The adoption or retention of obsolete phraseology as a hieratic language which has been noted among many nations of the highest comparative development is a manifestation of the same mental process.
Gibberish was so invariable an accompaniment of the sacred antics of the medicine-men of Mexico that Fray Diego Duran warns his readers that if they see any Indian dancing and singing, "ó diciendo algunas palabras que no son inteligibles, pues es de saber que aquellos representaban Dioses."[45]
Henry Youle Hind says:
The Dakotahs have a common and a sacred language. The conjurer, the war prophet, and the dreamer employ a language in which words are borrowed from other Indian tongues and dialects; they make much use of descriptive expressions, and use words apart from the ordinary signification. The Ojibways abbreviate their sentences and employ many elliptical forms of expression, so much so that half-breeds, quite familiar with the colloquial language, fail to comprehend a medicine-man when in the full flow of excited oratory.[46]
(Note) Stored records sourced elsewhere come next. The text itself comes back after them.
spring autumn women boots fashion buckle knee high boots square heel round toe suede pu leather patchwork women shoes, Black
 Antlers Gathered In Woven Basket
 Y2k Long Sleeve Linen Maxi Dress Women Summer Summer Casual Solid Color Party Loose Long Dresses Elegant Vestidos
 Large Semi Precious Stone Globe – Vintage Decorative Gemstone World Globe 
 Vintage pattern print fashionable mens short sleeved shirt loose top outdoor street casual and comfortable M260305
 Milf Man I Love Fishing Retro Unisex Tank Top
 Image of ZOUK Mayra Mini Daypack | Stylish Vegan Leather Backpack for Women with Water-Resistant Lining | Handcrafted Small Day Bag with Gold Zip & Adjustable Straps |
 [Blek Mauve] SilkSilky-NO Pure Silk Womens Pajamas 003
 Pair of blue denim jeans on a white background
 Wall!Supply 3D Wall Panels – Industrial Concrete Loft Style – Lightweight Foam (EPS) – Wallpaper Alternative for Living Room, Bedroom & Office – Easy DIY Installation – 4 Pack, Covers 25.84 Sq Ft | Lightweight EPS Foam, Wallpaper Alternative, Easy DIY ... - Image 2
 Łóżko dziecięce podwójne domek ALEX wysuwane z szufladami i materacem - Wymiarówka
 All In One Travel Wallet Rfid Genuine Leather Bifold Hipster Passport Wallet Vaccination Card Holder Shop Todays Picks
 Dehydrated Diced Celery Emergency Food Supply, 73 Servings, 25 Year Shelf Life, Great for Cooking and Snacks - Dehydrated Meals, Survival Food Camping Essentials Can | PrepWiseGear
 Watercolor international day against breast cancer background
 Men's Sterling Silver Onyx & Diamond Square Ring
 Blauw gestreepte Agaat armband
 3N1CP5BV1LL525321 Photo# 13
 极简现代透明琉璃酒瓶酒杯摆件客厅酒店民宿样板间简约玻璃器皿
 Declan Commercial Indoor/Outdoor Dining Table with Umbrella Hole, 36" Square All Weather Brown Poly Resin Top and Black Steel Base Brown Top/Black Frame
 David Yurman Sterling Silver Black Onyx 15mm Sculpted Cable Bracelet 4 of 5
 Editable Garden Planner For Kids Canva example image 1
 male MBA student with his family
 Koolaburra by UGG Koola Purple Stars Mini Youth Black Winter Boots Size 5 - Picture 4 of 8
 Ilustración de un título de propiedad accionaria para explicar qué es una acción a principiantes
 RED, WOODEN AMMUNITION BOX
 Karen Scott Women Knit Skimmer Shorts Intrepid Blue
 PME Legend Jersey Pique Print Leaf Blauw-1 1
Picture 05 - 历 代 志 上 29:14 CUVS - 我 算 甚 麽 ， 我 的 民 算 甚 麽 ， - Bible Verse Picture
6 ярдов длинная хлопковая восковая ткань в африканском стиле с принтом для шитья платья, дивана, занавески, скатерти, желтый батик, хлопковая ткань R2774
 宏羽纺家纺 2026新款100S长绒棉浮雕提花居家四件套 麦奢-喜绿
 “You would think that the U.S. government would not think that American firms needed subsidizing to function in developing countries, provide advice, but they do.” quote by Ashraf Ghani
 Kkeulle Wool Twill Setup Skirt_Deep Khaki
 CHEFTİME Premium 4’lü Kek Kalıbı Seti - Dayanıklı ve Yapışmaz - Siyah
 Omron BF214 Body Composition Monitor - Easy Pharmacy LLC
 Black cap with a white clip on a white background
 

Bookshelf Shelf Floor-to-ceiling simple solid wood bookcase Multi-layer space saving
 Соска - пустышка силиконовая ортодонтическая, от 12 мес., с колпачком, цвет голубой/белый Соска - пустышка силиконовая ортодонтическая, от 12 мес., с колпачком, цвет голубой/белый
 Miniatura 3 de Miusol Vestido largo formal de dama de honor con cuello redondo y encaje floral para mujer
"Blood may be stanched by the words sicycuma, cucuma, ucuma, cuma, uma, ma, a."[47] There are numbers of these gibberish formulæ given, but one is sufficient.
"The third part of the magic[48] of the Chaldeans belonged entirely to that description of charlatanism which consists in the use of gestures, postures, and mysterious speeches, as byplay, and which formed an accompaniment to the proceedings of the thaumaturgist well calculated to mislead."[49]
Sahagun[50] calls attention to the fact that the Aztec hymns were in language known only to the initiated.
It must be conceded that the monotonous intonation of the medicine-men is not without good results, especially in such ailments as can be benefited by the sleep which such singing induces. On the same principle that petulant babies are lulled to slumber by the crooning of their nurses, the sick will frequently be composed to a sound and beneficial slumber, from which they awake refreshed and ameliorated. I can recall, among many other cases, those of Chaundezi ("Long Ear," or "Mule") and Chemihuevi-Sal, both chiefs of the Apache, who recovered under the treatment of their own medicine-men after our surgeons had abandoned the case. This recovery could be attributed only to the sedative effects of the chanting.
Music of a gentle, monotonous kind has been prescribed in the medical treatment of Romans, Greeks, and even of comparatively modern Europeans. John Mason Goode, in his translation of Lucretius' De Natura Rerum, mentions among others Galen, Theophrastus, and Aulus Gellius. An anonymous writer in the Press of Philadelphia, Pa., under date of December 23, 1888, takes the ground that its use should be resumed.